The Garmin autothrottle system on the 940 adds to e-copilot’s capabilities, using software that analyzes aircraft condition (angle of attack, density altitude, airspeed, and aircraft configuration, including flap and gear extensions) to automatically control engine power to produce a selected, safe airspeed. The 940 also gets a few modest cabin improvements such as more cabin sidewall insulation and additional 115-volt and USB ports. Chabbert has described the order book for the 940 as “brisk.”
Updated, but True to Roots
The TBM 700 first flew in 1988 and was certified in 1990. Since then, Daher has made significant cabin improvements on new-production TBMs, including restyled and heated seats. Other improvements include better environmental controls, vapor-cycle air conditioning, avionics upgrades, a small beverage cabinet, a wider main cabin entry door well-suited for loading outsized cargo, and an optional separate forward pilot’s door.
With the advent of the 900 model in 2014, the aircraft received a host of aerodynamic improvements, including a quieter five-blade propeller, curved winglets, and a redesigned engine cowl and inlet crafted of carbon fiber that reduces drag and boosts cooling. The previously optional pilot exterior door became standard and its construction was much improved. In total, the conglomeration added 10 knots to cruise speed (330 knots at 28,000 feet), improved runway and climb performance, and extended range to 1,730 nm.
In 2016, Daher announced an “Elite Privacy” option for the aircraft that provides an electric flushing lav shielded in a pop-up surround with a privacy screen and an illuminated mirror.
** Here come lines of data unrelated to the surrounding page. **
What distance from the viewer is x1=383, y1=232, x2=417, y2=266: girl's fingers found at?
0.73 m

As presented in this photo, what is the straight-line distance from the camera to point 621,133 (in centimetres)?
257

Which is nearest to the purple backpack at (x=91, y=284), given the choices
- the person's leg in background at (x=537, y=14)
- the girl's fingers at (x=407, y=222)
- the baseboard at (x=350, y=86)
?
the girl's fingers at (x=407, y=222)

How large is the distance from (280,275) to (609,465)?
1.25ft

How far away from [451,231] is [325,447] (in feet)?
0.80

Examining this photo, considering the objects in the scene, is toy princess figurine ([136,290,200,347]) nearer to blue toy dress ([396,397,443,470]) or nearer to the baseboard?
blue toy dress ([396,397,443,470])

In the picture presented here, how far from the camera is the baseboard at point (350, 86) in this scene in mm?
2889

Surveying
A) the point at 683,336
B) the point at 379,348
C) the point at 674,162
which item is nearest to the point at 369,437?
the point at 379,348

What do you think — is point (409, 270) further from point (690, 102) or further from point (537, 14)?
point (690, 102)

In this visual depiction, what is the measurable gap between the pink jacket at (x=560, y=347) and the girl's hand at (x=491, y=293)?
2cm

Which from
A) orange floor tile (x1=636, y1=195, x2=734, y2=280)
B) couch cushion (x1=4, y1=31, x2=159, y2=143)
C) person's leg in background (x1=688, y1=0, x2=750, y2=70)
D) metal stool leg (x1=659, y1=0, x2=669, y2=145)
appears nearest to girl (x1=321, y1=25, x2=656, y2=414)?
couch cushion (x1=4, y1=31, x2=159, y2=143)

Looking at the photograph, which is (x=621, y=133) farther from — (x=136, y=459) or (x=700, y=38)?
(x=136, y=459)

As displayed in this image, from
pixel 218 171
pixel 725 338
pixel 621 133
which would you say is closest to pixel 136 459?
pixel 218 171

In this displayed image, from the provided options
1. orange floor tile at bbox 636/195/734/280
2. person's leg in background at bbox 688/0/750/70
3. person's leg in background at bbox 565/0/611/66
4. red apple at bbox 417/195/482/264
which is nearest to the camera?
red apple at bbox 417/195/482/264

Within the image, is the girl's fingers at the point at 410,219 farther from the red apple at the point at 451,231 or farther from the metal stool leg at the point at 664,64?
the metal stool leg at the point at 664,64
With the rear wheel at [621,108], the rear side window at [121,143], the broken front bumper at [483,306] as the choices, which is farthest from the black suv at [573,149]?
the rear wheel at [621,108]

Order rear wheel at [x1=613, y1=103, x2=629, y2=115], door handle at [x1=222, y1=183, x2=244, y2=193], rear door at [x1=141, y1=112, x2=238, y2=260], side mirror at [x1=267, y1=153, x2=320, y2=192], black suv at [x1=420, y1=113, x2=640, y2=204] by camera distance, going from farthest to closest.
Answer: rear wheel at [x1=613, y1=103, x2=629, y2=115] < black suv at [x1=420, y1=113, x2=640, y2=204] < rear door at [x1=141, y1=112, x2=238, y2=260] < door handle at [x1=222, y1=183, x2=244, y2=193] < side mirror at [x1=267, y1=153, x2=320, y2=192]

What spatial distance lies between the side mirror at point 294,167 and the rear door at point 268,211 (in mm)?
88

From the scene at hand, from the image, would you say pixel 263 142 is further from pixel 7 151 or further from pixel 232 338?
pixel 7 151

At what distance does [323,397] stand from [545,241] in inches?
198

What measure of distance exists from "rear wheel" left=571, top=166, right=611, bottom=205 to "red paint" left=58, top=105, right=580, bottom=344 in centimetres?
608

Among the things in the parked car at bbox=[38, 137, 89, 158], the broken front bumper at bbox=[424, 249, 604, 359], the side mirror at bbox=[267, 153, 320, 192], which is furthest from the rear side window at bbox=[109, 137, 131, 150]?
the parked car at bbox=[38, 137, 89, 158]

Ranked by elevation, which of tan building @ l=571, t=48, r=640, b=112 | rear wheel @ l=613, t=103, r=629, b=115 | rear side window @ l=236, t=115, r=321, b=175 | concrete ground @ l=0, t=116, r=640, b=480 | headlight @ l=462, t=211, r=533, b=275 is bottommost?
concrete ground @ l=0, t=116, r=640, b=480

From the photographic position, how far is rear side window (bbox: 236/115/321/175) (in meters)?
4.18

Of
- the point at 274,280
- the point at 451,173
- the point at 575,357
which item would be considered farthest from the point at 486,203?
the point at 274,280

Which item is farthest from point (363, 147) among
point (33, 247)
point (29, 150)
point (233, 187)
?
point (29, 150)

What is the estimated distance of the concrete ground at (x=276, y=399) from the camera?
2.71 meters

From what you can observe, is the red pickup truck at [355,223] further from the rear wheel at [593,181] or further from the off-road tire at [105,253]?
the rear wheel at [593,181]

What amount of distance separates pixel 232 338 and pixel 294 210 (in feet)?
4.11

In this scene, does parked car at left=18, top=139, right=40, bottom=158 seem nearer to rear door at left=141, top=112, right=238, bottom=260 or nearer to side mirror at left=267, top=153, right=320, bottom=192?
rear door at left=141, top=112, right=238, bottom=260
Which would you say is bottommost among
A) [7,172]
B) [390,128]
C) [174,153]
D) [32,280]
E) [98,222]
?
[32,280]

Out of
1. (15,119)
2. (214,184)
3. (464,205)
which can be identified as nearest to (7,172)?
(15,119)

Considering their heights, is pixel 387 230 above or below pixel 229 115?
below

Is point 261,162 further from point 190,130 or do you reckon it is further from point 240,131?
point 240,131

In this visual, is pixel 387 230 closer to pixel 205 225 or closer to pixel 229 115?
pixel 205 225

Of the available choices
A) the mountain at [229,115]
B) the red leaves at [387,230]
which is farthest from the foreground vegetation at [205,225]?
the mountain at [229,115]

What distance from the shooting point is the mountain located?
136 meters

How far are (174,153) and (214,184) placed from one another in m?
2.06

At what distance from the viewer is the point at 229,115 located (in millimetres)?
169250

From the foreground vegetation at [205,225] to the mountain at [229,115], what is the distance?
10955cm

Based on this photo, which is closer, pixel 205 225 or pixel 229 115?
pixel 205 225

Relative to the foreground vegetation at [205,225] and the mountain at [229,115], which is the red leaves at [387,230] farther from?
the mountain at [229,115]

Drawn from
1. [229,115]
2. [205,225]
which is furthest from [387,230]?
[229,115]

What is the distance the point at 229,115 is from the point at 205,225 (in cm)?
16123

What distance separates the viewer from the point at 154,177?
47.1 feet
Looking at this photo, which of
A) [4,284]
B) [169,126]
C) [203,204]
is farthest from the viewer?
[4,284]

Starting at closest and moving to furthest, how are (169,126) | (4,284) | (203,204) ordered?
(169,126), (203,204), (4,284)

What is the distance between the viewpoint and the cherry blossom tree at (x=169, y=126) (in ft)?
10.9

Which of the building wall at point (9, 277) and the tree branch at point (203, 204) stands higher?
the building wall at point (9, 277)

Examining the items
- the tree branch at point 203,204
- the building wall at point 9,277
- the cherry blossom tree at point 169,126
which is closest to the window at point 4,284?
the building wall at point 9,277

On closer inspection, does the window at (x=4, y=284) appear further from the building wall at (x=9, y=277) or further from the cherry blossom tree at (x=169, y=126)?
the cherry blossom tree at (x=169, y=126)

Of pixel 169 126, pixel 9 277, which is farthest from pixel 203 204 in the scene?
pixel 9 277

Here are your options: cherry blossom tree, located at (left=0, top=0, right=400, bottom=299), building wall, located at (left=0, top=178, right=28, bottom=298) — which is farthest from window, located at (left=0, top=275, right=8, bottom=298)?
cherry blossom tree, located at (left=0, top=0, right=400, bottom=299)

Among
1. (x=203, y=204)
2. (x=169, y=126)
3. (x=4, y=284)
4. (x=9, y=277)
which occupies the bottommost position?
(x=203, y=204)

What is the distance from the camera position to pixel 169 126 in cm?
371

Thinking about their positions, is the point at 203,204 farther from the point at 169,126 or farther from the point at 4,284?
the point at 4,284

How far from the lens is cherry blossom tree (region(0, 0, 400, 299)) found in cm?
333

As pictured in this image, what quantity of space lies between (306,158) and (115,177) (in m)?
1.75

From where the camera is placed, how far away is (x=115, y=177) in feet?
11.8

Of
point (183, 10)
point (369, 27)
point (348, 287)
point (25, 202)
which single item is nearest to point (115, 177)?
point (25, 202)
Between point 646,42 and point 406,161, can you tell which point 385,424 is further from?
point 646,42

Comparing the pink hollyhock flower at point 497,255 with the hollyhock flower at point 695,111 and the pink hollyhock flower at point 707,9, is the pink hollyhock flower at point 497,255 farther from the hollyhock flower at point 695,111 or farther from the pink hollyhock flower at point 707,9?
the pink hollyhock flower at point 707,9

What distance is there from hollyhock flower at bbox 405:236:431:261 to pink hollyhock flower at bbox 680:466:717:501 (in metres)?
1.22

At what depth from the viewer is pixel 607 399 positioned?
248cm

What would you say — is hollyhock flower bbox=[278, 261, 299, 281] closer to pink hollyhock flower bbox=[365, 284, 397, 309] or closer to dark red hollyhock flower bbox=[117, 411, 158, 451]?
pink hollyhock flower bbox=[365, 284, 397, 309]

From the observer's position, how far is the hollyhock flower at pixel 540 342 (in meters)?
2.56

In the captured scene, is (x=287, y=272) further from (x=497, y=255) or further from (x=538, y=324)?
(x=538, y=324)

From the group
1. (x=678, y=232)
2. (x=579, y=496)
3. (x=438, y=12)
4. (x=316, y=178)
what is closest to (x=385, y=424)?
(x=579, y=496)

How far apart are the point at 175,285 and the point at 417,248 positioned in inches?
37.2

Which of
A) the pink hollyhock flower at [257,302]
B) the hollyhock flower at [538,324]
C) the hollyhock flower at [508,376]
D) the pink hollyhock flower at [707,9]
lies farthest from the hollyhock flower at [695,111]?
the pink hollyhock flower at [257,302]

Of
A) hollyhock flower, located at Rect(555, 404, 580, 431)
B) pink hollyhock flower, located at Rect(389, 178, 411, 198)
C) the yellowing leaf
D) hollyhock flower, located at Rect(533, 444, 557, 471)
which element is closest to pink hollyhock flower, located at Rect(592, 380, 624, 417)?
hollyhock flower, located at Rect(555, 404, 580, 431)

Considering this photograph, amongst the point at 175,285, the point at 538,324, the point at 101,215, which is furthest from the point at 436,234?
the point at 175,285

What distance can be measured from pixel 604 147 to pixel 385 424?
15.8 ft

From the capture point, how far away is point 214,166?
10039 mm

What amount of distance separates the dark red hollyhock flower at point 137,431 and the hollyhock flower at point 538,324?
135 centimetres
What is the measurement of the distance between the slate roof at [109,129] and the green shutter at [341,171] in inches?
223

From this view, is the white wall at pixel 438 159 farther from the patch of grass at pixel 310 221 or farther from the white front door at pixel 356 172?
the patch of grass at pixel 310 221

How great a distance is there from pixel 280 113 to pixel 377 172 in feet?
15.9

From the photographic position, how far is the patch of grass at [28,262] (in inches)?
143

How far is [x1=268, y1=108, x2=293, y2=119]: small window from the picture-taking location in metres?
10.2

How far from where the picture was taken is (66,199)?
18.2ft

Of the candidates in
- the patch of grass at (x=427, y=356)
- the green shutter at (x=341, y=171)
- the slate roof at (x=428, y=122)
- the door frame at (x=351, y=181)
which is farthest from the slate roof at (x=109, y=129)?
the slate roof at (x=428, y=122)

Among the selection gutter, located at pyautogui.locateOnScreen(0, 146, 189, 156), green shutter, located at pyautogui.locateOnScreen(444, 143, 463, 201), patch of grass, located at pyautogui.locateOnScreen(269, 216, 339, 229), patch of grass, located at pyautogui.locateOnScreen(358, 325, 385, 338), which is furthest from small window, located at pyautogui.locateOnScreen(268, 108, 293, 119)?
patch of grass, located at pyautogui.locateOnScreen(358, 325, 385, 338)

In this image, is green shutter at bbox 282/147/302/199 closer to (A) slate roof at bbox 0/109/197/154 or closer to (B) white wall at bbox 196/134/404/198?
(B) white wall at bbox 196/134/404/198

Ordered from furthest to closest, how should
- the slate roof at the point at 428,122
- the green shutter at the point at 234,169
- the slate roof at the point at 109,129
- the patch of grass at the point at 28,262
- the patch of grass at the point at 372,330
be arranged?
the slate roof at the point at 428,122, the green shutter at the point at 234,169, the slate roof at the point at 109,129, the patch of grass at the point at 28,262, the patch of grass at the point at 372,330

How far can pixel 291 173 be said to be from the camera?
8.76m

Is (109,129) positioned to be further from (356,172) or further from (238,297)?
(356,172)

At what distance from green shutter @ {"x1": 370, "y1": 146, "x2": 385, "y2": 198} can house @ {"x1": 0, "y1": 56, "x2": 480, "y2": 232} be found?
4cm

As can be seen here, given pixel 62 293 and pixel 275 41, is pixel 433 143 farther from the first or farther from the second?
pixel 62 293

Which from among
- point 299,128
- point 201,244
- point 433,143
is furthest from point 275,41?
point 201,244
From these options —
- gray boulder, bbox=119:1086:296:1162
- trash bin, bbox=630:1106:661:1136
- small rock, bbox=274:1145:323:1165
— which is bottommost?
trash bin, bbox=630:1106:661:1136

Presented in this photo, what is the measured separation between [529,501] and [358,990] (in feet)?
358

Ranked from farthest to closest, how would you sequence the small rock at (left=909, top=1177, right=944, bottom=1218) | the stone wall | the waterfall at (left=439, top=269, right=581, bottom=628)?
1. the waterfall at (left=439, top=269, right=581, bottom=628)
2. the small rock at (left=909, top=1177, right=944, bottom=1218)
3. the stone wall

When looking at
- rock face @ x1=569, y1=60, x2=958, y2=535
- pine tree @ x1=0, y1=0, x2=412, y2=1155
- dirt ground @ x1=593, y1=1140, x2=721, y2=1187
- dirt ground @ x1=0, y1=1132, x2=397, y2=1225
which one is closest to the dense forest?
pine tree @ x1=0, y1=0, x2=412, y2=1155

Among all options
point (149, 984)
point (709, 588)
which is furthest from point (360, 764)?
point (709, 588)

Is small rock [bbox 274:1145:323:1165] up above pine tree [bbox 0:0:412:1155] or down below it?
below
For the 2018 TBM 930 and 910, Daher added cockpit enhancements, including a backlit center console, new power and flaps levers, and override controls. The pilot’s oxygen mask also received a new high-fidelity microphone and standard color options were expanded. Through the end of 2018, Daher delivered 267 TBM 900-series airplanes.
Earlier this year Daher released the latest version of its Me & My TBM app, which adds new system parameters and flight analysis feedback features including aircraft status (fuel, oil, and battery voltage), flight reporting/enhanced logbook that provides a detailed flight analysis from engine start to shutdown, an analysis of landing approaches, computerized maintenance tracking, a direct link to product support, and the ability to share flight data on social media. All TBMs delivered since January 2018 are outfitted with wireless flight data retrieval and transfer compatible with the Me & My TBM app. Earlier-production TBMs can use the Bad Elf Wombat portable SD card reader to wirelessly transmit data for the app.
Also this year, Simcom fielded the first FAA-certified Daher TBM 910 simulator at its Scottsdale, Arizona training facility. The 910 is equipped with Garmin G1000 NXi digital avionics as opposed to the Garmin 3000 system in the TBM 940. The new simulator joins Simcom’s existing fleet of simulators for the TBM 700, 850, 900, and 930 at its Orlando, Florida training facility.